Monday, November 28, 2016

To Rehab a Thief



Ginger (Tina Louise): What did you and your family do for entertainment?

Mr. Wiley (Don Rickles): We used to sit around and watch each other get skinny.

The castaways on Gilligan's Island were always having visitors to their little island who would promise — or at least imply — that they would take the castaways back to civilization but always wound up reneging on the promise.

In the episode that aired on this night in 1966, "The Kidnapper," Don Rickles played a man who had also become shipwrecked on the island. Well, his boat was beached with a bent propeller.

He kidnapped the women on the island, one by one, and demanded a ransom for each, which Mr. Howell (Jim Backus) always paid, being the only person on the island with money.

After Mrs. Howell (Natalie Schafer), Mary Ann (Dawn Wells) and Ginger (Tina Louise) were all kidnapped and returned, the other castaways learned that the kidnapper's plan was to kidnap each in succession and then start all over again, collecting ever–increasing ransom amounts. They decided that something had to be done so the Skipper (Alan Hale Jr.) and the Professor (Russell Johnson) set a trap using Gilligan (Bob Denver) as the bait — but in typical Gilligan fashion he got scared and tripped the trap. In the chaos that followed, the Skipper caught the kidnapper, and they put him in a bamboo cage.

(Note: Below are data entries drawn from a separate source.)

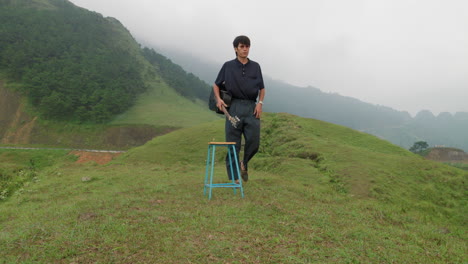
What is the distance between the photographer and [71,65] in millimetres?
80688

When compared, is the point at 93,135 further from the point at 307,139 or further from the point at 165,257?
the point at 165,257

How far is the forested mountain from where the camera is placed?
64.8m

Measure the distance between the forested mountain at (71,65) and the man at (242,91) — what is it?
2509 inches

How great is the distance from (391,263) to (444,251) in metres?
1.37

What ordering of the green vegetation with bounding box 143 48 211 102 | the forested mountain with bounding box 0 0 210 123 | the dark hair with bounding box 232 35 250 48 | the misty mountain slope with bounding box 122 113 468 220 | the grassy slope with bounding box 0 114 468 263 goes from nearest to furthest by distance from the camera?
1. the grassy slope with bounding box 0 114 468 263
2. the dark hair with bounding box 232 35 250 48
3. the misty mountain slope with bounding box 122 113 468 220
4. the forested mountain with bounding box 0 0 210 123
5. the green vegetation with bounding box 143 48 211 102

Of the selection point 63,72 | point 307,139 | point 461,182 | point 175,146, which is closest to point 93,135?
point 63,72

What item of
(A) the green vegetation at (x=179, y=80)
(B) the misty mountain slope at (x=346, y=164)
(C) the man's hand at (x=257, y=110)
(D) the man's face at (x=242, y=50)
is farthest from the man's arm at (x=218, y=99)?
(A) the green vegetation at (x=179, y=80)

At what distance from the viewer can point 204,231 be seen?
426 centimetres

The Professor and the Skipper immediately began working to repair the boat. They wanted to make it seaworthy for a return to civilization.

While the kidnapper was in custody, Ginger wanted to psychoanalyze him. Ginger regarded her acting experiences as the equivalent of actual experience in other fields (kind of the forerunner to the Holiday Inn Express commercials — you know, "I'm not a doctor, but I did stay at a Holiday Inn Express last night ..."). She had once been in a movie about a criminal who was psychoanalyzed in an attempt to get to the root of his criminal behavior, and she persuaded a skeptical Professor to let her talk to the kidnapper and find out what made him tick.

The kidnapper turned out to be quite a con man. He showered everyone with flattery, telling Ginger he thought she and Mary Ann were beautiful, which turned both their heads.

I could see something like that having that kind of an effect on a country girl like Mary Ann, but Ginger was a movie star who must have been accustomed to the attention of male admirers. I had a hard time accepting her response.

The Professor kept insisting that it is difficult to reform a hardened criminal, but Ginger persuaded the castaways to let the kidnapper out of his cage in a demonstration of their faith in him. And that's what they did. Then they threw a party for him. They had the best of intentions.

But the kidnapper didn't. At the party, he robbed the women of their jewelry as he danced with each. He picked the men's pockets, and then he slipped away, escaping on the boat that had been repaired by the Skipper and the Professor.

In a kind of an I–told–you–so moment, the Professor observed that it isn't easy to reform a hardened criminal.

"Come to think of it," Ginger replied, "that's how it turned out in the movie, too."